If you write your queries properly and avoid SELECT * then any relational database will allow the addition of further columns or tables without requiring adjustment to the application. You do, of course, have to declare each column to the DBMS before referencing it in SQL.

I find the claim that NoSQL is "schema-less" to be slightly misleading. Applications using NoSQL persistance do, indeed, have a schema. The difference is that the schema is held in application code and it is the responsibility of every programmer who touches the code throughout the application's life to enforce that schema. With relational databases the data structure is declared to the service and it then takes the responsibility for enforcing those rules for ever after. The real flexibility of NoSQL is that two rows within the same "bucket" (the definition of which various depending on your DBMS) can have different structure.

  • The key point here is that, in a relational database, the schema is coded as metadata and stored in the system tables. This makes the data self describing. Data that is not self describing has to be managed by the applications that use it. Commented Jul 13, 2018 at 10:58

There are two current methods of doing this that are very popular.

  • JSON SQL:2016,

    With SQL 2016 we have a standardized schema-less type, JSON. Most databases implement it, and many have a binary form of it too (like PostgreSQL, and MySQL). If this form is available you should use it. It has better typing than EAV, and is more easily indexed.

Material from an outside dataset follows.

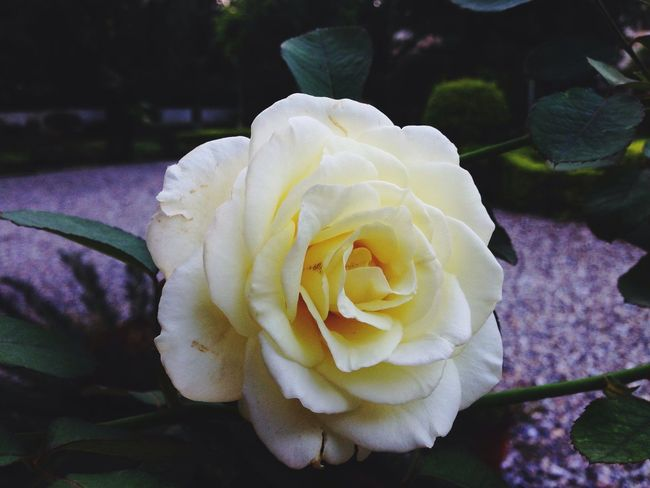 Beauty is in d eye of the beholder.....sometimes though, a good snap helps Monsoon roses EyeEm Nature Lover flowers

It can further support hierarchies, is easier to query, and is ready for use in JSON apis and REST protocols.

    CREATE TABLE foo ( foo_id int, name text, other_data jsonb );
    INSERT INTO foo VALUES ( 5, 'foo', '{"json_key":5,"foo":"baz"}' );
    SELECT *
    FROM foo
    WHERE other_data @> '{"foo": "baz"}';
  • EAV - Entity Attribute Value with this method you create a table that represents key-value relationships,

    CREATE TABLE entity ( entity_id, name text );
    CREATE TABLE eav ( entity_id int, attribute text, value text );

    You can further using a linking table with that,

    CREATE TABLE entity ( entity_id PRIMARY KEY, name text );
    CREATE TABLE eav ( eav_id int PRIMARY KEY, attribute text, value text );
    CREATE TABLE eav_entity (
      eav_id int REFERENCES eav,
      entity_id REFERENCES entity

    The idea here is that attribute (keys) and values are in their own table. This has the downside that the attributes must all share the same type. While the values must also share the same type, their type does not have to be the same as the attributes.


There is a data architecture called EAV that can be used when the structure of the data is yet to be defined. The user inputs every value as the third element of a triple, called (Entity, Attribute, Value). New entities or attributes can be included as needed.

This structure is completely dynamic, but it's also almost completely out of control. The trouble comes when the owners of the data want the same kinds of results that are cheap and easy with a structured database. I'm talking about reports, extracts, and other common standard outputs. This are often very difficult and expensive to achieve with EAV.